The play begins with a series of amusing freeze-frame dioramas economically introducing the whole cast and the main groupings within it. Speedily the action moves to The shoemaker’s workshop with its volatile and anarchic journeymen, maids and the master’s wife. These diverse characters are held together by David Troughton’s remarkable Simon Eyre, an eccentric but loveable master, who alternately cajoles, begs and threatens his household in order to keep it in being by renewing the bonds of trust and affection that are at its heart.
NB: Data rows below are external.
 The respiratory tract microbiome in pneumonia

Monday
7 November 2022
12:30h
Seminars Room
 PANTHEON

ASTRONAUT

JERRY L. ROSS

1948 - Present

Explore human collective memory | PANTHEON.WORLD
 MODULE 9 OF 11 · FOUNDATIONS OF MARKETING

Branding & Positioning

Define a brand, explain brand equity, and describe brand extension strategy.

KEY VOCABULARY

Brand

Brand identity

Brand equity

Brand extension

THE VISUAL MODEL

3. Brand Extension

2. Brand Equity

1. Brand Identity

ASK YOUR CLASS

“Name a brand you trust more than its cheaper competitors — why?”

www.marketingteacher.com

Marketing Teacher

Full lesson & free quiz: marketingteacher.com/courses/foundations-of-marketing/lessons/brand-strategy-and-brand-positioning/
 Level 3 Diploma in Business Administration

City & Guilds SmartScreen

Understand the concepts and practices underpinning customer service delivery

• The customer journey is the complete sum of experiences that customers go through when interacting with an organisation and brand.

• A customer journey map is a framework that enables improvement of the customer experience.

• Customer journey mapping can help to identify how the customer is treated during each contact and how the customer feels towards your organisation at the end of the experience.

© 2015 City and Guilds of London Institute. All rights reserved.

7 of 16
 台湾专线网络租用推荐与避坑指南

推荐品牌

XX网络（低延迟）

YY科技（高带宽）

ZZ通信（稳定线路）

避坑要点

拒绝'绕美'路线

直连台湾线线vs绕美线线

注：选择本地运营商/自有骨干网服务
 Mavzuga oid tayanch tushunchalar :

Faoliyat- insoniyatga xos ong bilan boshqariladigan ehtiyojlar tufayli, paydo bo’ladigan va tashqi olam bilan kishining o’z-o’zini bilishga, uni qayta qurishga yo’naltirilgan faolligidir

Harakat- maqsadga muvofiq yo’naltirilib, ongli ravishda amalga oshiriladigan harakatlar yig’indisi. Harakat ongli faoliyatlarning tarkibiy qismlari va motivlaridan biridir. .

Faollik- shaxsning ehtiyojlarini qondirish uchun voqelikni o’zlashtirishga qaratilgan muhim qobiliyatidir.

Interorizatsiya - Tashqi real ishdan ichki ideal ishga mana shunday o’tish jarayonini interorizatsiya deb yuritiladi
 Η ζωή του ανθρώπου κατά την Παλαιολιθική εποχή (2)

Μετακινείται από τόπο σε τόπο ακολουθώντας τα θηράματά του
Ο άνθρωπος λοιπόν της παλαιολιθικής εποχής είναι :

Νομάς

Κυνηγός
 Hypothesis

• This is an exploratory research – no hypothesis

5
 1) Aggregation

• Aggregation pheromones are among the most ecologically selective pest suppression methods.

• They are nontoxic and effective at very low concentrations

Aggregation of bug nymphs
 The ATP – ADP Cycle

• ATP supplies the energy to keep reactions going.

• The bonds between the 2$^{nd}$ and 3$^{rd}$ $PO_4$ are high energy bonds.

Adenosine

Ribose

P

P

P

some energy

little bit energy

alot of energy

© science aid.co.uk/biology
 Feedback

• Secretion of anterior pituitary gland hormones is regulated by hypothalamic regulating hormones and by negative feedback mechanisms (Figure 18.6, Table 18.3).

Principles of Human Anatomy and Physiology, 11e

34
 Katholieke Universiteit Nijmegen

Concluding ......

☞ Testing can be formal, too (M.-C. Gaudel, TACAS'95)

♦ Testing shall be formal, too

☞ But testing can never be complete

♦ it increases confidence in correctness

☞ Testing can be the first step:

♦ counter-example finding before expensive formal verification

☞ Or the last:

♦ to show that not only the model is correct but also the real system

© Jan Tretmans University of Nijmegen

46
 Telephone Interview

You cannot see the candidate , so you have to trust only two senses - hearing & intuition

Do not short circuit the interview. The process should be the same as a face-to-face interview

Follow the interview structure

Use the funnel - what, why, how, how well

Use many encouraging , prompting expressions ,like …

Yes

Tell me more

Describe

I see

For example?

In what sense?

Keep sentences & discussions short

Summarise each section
So we begin to understand what is meant by the oft repeated phrase ‘the gentle craft.’
The threats to Eyre’s extended family of artisans comes from the conscription of a shoemaker by the noble recruitment officers, one of whom deserts his military duties to pursue his lover whilst hiding in the shoemaker’s workshop.
This production avoids being a morality play exposing the hypocrisy and malice of the rich in their dealings with the poor. It is too nuanced, too funny, and too true to its historical period to make such easy judgements. The lovelorn nobleman/cobbler, Rowland Lacy, dressed in his Dutch disguise complete with clogs and cod accent amuses us and we forgive him going AWOL. Similarly Hammon, spurned by Lacy’s fiancée, puts in train a dastardly scheme to seduce the conscripted shoemaker’s wife. It comes to nothing and shamed by the exponents of the gentle craft he emerges as a figure of pathos, a disappointed lover bitterly giving his money away to preserve his damaged reputation.
Finally, I must mention Vivienne Parry for her inspired comic creation of Margery Eyre, the shoemaker’s wife, as she tries to adapt her speech, dress and deportment to her sudden elevation to the top rank of London society.
An entertaining and absorbing production.